- Short task: Reproduce only the lines that run from the line with "At what distance does" to the last line of the material, both ends included, exactly as they appear.

[Spatial question records]
* start *
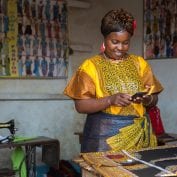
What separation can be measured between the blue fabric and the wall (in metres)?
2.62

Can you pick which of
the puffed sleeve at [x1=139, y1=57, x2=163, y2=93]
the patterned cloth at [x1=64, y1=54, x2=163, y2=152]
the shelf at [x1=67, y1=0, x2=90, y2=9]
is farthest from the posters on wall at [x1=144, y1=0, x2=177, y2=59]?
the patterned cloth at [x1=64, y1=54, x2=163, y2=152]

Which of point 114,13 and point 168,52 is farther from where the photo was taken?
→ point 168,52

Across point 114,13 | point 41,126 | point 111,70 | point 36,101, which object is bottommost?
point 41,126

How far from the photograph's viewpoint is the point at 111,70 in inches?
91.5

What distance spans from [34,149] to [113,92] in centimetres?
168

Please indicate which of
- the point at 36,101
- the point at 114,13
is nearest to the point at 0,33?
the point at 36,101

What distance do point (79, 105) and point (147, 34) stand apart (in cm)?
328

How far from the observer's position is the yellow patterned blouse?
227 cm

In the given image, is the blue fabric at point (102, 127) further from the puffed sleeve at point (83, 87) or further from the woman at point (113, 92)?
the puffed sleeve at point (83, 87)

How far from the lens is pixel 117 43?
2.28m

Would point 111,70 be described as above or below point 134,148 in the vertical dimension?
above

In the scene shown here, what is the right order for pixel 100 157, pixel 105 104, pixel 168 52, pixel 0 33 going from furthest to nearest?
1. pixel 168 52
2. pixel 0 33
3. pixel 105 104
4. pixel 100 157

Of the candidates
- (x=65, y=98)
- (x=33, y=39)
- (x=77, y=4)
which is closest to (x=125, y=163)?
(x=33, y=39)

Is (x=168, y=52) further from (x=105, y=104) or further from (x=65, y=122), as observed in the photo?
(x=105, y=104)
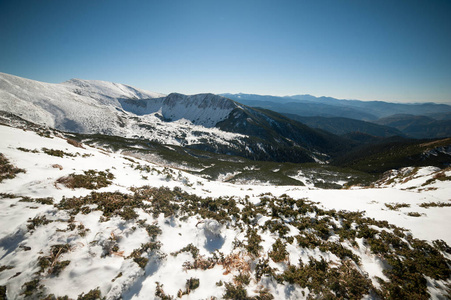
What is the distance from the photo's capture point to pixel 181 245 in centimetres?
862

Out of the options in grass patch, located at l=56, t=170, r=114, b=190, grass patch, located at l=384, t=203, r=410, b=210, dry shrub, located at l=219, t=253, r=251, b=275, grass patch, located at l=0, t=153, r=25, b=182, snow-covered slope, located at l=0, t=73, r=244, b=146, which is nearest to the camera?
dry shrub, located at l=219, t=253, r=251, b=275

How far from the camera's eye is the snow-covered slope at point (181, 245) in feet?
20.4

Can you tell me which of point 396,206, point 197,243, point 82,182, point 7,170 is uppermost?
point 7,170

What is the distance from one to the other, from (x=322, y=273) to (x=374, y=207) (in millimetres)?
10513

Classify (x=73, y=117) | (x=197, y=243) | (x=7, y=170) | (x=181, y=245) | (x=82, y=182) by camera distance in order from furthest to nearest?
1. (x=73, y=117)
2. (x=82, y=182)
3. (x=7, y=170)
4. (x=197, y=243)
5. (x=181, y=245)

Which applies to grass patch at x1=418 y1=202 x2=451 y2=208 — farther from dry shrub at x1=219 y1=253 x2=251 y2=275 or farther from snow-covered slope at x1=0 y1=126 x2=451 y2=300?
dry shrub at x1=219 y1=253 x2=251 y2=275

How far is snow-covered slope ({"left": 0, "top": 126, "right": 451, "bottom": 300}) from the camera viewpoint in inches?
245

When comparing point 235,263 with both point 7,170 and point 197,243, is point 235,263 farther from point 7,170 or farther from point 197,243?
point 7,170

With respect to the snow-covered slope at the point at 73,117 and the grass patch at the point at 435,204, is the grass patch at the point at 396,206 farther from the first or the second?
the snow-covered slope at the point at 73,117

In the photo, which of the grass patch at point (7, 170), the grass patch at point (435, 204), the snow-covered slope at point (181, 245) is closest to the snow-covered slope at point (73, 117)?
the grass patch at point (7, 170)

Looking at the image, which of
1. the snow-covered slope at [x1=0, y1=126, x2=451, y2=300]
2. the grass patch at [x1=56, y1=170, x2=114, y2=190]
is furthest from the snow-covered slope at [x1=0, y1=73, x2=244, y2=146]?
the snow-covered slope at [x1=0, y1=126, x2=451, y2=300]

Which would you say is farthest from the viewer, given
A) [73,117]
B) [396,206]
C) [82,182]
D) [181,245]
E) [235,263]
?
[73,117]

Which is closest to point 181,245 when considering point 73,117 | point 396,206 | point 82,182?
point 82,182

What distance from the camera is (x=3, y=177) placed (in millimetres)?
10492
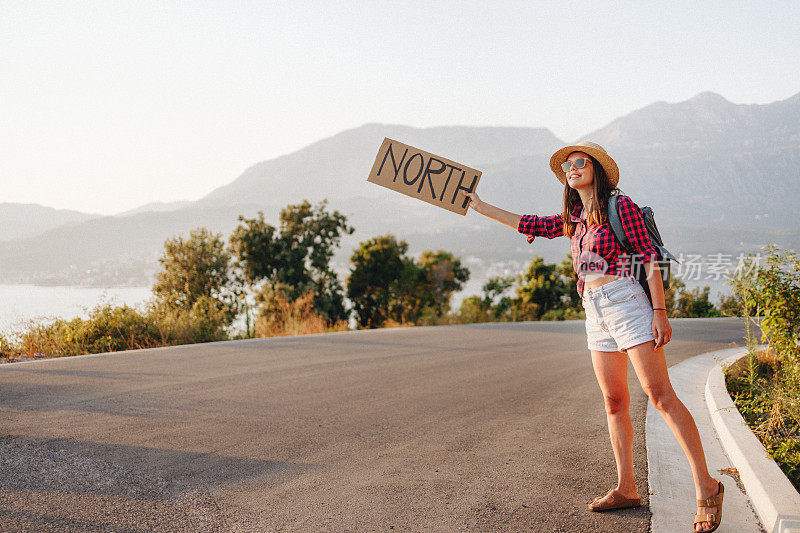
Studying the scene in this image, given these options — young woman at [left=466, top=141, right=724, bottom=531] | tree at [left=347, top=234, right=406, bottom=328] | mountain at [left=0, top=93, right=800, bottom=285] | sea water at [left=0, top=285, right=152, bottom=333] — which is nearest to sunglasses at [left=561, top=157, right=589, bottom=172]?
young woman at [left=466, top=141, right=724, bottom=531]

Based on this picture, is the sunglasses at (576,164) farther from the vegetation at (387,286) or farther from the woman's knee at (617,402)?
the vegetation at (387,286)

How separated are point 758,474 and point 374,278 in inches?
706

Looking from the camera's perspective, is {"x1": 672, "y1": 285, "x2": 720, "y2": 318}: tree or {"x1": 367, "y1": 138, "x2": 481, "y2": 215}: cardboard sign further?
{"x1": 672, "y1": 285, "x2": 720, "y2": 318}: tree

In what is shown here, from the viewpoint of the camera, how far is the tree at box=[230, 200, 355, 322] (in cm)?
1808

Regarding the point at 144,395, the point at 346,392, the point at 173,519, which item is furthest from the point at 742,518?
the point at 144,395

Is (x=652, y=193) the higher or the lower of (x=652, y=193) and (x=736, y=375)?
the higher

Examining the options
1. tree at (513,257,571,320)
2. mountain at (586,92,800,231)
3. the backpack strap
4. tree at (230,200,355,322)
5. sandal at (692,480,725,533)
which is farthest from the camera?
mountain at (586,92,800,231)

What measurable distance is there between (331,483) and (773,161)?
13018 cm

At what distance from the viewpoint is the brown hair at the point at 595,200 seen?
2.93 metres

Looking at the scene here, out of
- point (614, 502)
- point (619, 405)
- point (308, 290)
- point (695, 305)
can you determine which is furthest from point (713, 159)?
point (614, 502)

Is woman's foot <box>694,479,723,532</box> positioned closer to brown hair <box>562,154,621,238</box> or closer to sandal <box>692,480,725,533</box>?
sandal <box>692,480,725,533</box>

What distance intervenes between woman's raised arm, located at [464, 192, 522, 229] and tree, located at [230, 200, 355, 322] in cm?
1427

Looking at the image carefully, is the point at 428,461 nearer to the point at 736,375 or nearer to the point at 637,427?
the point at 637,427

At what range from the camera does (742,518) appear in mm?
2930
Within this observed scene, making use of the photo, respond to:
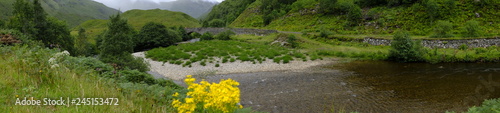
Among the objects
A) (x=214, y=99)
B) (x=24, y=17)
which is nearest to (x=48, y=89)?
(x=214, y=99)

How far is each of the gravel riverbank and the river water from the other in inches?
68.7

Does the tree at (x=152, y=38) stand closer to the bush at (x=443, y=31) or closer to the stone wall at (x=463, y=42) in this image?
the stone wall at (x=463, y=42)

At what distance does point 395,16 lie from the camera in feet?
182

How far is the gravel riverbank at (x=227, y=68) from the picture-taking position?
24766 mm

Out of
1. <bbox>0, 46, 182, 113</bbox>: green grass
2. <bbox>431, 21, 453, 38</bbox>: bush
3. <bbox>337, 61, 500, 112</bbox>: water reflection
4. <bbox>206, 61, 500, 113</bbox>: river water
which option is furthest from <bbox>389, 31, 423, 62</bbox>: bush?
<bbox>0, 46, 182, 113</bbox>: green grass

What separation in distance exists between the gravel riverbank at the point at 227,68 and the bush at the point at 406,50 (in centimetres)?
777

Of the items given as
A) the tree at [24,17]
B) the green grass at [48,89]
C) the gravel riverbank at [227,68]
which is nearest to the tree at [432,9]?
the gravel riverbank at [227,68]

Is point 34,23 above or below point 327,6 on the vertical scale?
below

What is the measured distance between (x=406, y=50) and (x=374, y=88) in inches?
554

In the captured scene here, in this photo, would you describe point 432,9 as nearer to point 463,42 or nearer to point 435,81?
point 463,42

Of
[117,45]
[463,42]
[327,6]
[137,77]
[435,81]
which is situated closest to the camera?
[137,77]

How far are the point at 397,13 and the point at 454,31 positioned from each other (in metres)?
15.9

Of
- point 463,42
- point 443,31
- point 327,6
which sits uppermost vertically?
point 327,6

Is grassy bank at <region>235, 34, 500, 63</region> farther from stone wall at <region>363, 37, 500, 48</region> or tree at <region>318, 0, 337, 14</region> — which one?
* end *
- Written answer:
At what distance does point 395,16 lie from the camera in feet?
182

How far is the gravel riverbank at (x=227, y=68) from the picture-taking position?
24766 mm

Out of
1. <bbox>0, 46, 182, 113</bbox>: green grass
2. <bbox>431, 21, 453, 38</bbox>: bush
3. <bbox>337, 61, 500, 112</bbox>: water reflection
4. <bbox>206, 61, 500, 113</bbox>: river water
which option is furthest from <bbox>389, 31, 423, 62</bbox>: bush?
<bbox>0, 46, 182, 113</bbox>: green grass

What separation in distance exists between the gravel riverbank at the point at 227,68 and the bush at the point at 406,50 (in centimetres)?
777

Of the items given as
A) the tree at [24,17]
B) the green grass at [48,89]
C) the gravel riverbank at [227,68]
which is nearest to the tree at [432,9]?
the gravel riverbank at [227,68]

Is point 34,23 above or below point 327,6 on the vertical scale?
below

What is the measured distance between (x=406, y=50) and (x=374, y=88) in inches?
554

In the captured scene here, in this photo, would you describe point 432,9 as nearer to point 463,42 or nearer to point 435,81?
point 463,42

Of
[117,45]
[463,42]
[327,6]
[137,77]
[435,81]
which is situated closest to the camera?
[137,77]

How far are the point at 397,13 and the point at 454,31 positioned from each other (in metres)?
15.9

Of
- point 463,42
- point 443,31
- point 327,6
which sits uppermost vertically?
point 327,6

Is grassy bank at <region>235, 34, 500, 63</region> farther from stone wall at <region>363, 37, 500, 48</region> or tree at <region>318, 0, 337, 14</region> — which one?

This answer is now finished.